Unnamed: 0,Person,Age,Email
1,Terry,5,gmail
4,Gary,10,MSN


At this point things can be getting kind of tricky to read and keep track of all in one line. When that happens while working with SQL, I know that I can break things into steps and leverage additional temp tables. Taking the last example, we could break it into steps in SQL using a select into and quickly have a smaller set to work with. 
```sql
Select Person, Age, Email 
into #smallerTable
from df 
where (Email = 'gmail' or Email = 'MSN')

Select * from #smallerTable where Age <=10
```
This is just an example and everyone has a different comfortability level when it comes to abstraction. Some people can figure out the most complex of tasks and boil it down into one step. That may make it difficult for others to follow along when reading code. 

This can get a little bit tricky. I've known SQL developers that would never Select * into, and would always write a create table first. In dealing with temp tables that we are just using to test out how syntax works I don't think it is a big deal.

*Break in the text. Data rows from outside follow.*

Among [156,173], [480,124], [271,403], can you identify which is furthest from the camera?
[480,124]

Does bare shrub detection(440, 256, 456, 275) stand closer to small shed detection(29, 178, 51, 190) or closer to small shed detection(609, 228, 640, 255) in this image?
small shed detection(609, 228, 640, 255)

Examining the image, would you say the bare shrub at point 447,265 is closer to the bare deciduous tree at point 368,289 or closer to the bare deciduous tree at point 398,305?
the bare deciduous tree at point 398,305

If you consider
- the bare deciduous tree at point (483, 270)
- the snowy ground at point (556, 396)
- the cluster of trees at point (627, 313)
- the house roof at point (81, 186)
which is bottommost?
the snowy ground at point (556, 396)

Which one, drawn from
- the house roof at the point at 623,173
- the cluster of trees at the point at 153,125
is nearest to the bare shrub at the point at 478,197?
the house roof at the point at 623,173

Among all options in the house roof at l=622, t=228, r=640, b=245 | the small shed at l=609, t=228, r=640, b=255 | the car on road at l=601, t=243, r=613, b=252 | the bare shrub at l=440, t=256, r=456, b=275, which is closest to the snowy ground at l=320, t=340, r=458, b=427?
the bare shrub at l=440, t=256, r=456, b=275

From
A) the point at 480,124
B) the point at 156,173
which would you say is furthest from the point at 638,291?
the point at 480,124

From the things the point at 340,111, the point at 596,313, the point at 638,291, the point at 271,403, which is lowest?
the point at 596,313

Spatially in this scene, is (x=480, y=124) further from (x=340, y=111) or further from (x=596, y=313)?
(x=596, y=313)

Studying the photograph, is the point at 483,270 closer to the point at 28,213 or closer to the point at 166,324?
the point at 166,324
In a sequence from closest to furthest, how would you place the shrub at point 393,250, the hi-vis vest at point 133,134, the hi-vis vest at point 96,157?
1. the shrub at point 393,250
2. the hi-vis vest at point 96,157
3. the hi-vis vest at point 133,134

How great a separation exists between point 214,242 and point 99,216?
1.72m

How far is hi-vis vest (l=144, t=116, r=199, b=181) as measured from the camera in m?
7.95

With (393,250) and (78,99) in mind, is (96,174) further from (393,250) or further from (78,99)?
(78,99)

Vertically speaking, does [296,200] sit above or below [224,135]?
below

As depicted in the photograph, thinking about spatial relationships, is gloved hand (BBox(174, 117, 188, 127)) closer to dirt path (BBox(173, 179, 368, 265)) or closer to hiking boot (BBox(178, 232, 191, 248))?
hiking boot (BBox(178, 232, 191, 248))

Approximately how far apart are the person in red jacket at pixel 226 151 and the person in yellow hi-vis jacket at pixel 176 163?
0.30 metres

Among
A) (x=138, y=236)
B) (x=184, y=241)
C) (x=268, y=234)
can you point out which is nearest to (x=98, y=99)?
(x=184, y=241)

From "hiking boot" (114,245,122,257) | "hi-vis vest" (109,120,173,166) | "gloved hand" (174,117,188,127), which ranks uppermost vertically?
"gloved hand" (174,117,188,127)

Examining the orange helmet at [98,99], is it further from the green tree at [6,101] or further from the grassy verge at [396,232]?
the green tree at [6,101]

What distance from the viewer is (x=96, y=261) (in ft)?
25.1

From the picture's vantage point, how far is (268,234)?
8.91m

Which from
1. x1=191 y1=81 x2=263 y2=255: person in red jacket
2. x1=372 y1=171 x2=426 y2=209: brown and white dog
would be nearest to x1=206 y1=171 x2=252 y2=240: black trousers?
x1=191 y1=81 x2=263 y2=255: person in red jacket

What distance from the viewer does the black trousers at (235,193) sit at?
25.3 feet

Luckly python does make it quite easy for us to achieve the same result


In [13]:
#Define our smaller 'Temp' table
df_smallerTable = df[(df['Email'] == 'gmail') | (df['Email'] == 'MSN')][['Person', 'Age', 'Email']]

#Select * from maller table with additional condition
df_smallerTable[df_smallerTable['Age'] <= 10]

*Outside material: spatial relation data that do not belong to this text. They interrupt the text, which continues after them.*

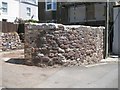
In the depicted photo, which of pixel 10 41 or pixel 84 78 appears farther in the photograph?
pixel 10 41

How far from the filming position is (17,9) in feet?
136

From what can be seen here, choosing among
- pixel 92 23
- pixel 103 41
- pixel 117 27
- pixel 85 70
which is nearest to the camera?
pixel 85 70

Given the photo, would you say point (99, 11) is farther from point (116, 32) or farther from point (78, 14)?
point (116, 32)

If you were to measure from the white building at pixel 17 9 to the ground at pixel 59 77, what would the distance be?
24275 millimetres

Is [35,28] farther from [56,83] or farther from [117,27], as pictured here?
[117,27]

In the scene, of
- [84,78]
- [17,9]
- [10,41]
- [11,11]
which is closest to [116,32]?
[10,41]

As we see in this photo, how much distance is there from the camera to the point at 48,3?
32656 mm

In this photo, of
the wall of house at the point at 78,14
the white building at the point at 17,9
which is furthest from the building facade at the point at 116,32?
the white building at the point at 17,9

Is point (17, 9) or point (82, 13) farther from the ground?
point (17, 9)

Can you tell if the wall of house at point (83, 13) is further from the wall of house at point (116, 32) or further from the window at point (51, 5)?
the window at point (51, 5)

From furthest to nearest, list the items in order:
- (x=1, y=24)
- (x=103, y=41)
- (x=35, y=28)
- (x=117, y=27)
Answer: (x=1, y=24) → (x=117, y=27) → (x=103, y=41) → (x=35, y=28)

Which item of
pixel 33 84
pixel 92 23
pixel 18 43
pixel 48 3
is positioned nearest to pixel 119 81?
pixel 33 84

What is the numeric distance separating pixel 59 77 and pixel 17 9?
98.9 feet

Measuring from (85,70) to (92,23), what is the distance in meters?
10.2
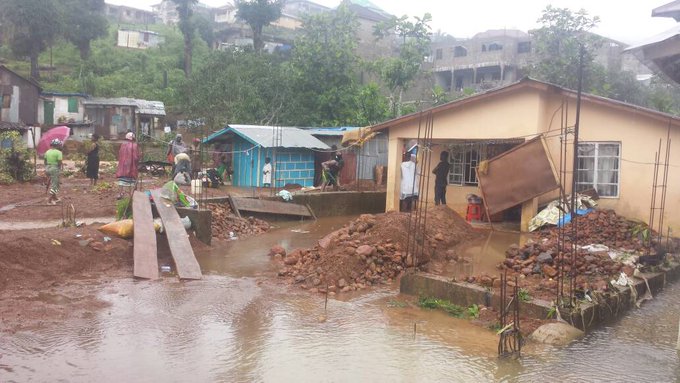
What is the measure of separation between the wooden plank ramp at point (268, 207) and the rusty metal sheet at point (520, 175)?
17.7 ft

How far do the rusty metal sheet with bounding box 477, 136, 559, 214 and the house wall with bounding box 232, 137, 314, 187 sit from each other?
8.57 metres

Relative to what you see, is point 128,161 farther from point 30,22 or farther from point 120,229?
point 30,22

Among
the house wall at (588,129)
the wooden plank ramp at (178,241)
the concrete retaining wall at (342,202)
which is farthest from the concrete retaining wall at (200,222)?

Unnamed: 0,Person,Age,Email
1,Terry,5,gmail
4,Gary,10,MSN


#### Loc & iLoc

Using Nested data frames this way is not the best way. There are two function of Data frames that were designed to handle this a bit more elegantly

```python
df[((df['Email'] == 'gmail') | (df['Email'] == 'MSN')) & (df['Age'] <= 10)][['Person', 'Age', 'Email']]
```

df.loc[] and df.iloc[] are indexers that have a couple advantages over using just bracket indexers. A good read if you are interested is this [stack overflow thread](https://stackoverflow.com/questions/38886080/python-pandas-series-why-use-loc)

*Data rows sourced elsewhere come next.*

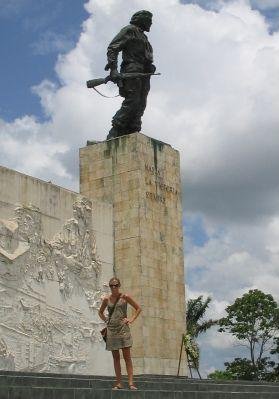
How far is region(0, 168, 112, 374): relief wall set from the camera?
11.9 m

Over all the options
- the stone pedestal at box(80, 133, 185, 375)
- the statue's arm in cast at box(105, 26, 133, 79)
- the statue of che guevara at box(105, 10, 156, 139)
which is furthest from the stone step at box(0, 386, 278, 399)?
the statue's arm in cast at box(105, 26, 133, 79)

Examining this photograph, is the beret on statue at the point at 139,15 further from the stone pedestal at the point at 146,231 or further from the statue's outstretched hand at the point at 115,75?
the stone pedestal at the point at 146,231

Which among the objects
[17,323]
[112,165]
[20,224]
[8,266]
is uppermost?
[112,165]

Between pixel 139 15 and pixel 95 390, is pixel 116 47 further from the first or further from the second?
pixel 95 390

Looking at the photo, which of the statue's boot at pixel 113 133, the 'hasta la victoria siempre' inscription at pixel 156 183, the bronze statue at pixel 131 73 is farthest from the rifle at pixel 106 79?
the 'hasta la victoria siempre' inscription at pixel 156 183

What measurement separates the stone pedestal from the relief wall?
0.71 metres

Generally, you can select data with lock the same way we were selecting data with brackets, the conditions for what rows you want to select to directly inside the brackets, but we can use a comma after the conditions to specify which columns we want returned so that we do not need to open a new set of brackets.


In [14]:
df.loc[((df['Email'] == 'gmail') | (df['Email'] == 'MSN')) & (df['Age'] <= 10), ['Person', 'Age', 'Email']]

Unnamed: 0,Person,Age,Email
1,Terry,5,gmail
4,Gary,10,MSN


As partially noted in the stack overflow thread above, the reason to use the loc function is that we gain added functionality when the index is something meaningful. Specifically we can use ":" to slice the data. Additionally as we will see in the "Updates" section updating specific values in a data frame works with the loc function.

From this point on all selects will be done with the loc (or iloc) indexer.  We will see more of its power when we look at choosing an index.